Wednesday, February 4, 2009

The Nature of Things

For the first time in my life I live in a city, or rather a place where the countryside is more than a few minutes drive. It has made me think a lot about the photographs I have taken in nature and of nature and the power that those kinds of photographs hold.
I have talked to several photojournalist friends who tell me that they have trouble connecting to nature photographs. It is completely understandable that a picture of a distant mountain range can seldom grasp and hold our attention that the way a person’s eyes staring back through a picture can do so.
When you see a picture of another person you have an immediate and intimate relationship to them. The picture in front of you is no longer a stranger but is a picture of you. No matter how exotic or striking the countenance, it cannot be that different, at least anatomically, from yours. The biggest difference is the story that it holds. We grow close to a photograph not by immediate understanding, but by measuring the differences we have with that “other” person. It is not through similarities that we learn and become less ignorant to ideas and peoples, but through separation. It only makes sense that with more separation there would be an easy of measurement and a desire to explore deeper.
I would say that most people who have learned the rules of composition and the nature of light can take a beautiful nature photograph, but to take one that makes us go deeper is a different task all-together. I think that we live in a world that constantly separates people from nature. Spending too much time under fluorescent lights makes me long for and sometimes even begin to forget about the feeling that I had many years ago, the first time I was lost in some Kentucky river bottom and became caught in a briar patch while trying to find my way back to a familiar field or creek that would guide me in the right direction.

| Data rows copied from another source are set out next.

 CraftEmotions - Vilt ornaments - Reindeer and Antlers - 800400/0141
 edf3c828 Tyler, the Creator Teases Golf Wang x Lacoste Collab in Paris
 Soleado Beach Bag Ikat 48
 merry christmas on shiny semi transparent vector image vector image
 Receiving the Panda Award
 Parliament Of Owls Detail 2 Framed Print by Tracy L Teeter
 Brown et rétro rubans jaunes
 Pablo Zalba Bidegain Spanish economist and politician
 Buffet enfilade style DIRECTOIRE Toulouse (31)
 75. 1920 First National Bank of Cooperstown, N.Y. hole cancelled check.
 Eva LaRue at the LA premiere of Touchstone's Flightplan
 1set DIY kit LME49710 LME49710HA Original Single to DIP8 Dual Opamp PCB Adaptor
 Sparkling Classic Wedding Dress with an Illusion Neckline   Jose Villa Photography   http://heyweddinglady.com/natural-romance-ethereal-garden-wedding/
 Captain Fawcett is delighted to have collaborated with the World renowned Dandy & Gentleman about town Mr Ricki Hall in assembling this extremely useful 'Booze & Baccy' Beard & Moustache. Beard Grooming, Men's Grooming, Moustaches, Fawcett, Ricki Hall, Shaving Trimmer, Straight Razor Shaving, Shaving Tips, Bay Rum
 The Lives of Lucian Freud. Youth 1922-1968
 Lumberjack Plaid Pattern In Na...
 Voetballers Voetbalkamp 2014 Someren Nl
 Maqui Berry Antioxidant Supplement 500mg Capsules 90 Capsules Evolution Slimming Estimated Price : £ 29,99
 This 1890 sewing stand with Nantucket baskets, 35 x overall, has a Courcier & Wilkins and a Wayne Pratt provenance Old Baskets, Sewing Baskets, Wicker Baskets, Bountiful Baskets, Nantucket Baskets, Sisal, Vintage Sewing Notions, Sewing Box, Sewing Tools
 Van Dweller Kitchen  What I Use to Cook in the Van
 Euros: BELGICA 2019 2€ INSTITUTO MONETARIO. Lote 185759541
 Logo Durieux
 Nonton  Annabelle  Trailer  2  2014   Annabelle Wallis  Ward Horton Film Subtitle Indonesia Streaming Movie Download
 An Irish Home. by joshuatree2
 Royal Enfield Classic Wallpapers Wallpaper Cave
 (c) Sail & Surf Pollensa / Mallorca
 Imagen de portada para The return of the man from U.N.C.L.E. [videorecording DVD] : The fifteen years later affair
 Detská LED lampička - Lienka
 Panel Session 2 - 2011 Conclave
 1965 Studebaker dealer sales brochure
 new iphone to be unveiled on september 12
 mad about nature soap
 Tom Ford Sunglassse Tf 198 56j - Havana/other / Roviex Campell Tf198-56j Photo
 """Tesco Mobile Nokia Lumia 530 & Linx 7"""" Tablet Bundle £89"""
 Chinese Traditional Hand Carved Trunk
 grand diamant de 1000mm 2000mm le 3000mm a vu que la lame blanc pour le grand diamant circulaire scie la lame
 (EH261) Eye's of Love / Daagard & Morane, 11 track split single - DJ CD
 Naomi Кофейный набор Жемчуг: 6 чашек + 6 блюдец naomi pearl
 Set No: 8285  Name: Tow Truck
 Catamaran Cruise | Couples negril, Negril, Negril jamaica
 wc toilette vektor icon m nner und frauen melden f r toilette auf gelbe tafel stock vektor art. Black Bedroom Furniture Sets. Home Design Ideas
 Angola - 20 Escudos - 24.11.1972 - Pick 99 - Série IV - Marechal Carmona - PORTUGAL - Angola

I have taken a lot of nature photographs in the few years that I have been roaming around with a camera but few of them would ever make a “portfolio edit.” In fact, right now I can only think of three I even like very much.
All this rambling is getting at is that I don’t know what makes me like one over another, other than the way it makes me feel. And it is that same feeling I felt when I was young, that mystified and terrified me in that helpless and beautiful situation, that I am still looking for when I edit through pictures without people. Pictures with which I wish to measure the distance between myself and our world beyond walls.



5 comments:

William DeShazer said...

These are beautiful man! I love the last two. Looks like you live in an amazing place. I hope all is well.

Danny Ghitis said...

Rush, I feel you man. There's something about nature that calls to me, but I'm not sure what to do with it once it's in front of me. Shooting an image with human emotion is easy in comparison, but nature is just alive with emotion. Maybe we need a new kind of camera.

Shaena Mallett said...

"You can heave your spirit into a mountain and the mountain will keep it, folded, and not throw it back to you as some creeks will. The creeks are the world with all its stimulus and the beauty; I live there. But the mountains are home." -Pilgrim at Tinker Creek, Annie Dillard

Djamila Grossman said...

I think for me the difference is, I get lost in good nature photographs, while photos of people make me wonder more about the person than about myself. I love the last photo, the trail. It reminds me of how forest smells. It's beautiful.

Rush Jagoe said...

The smell of forest, the way a mountain folds you into itself, the way that I can go there while reading you guys comments while sitting in a flourescently lit computer lab. It is all miraculous. Thanks for commenting guys.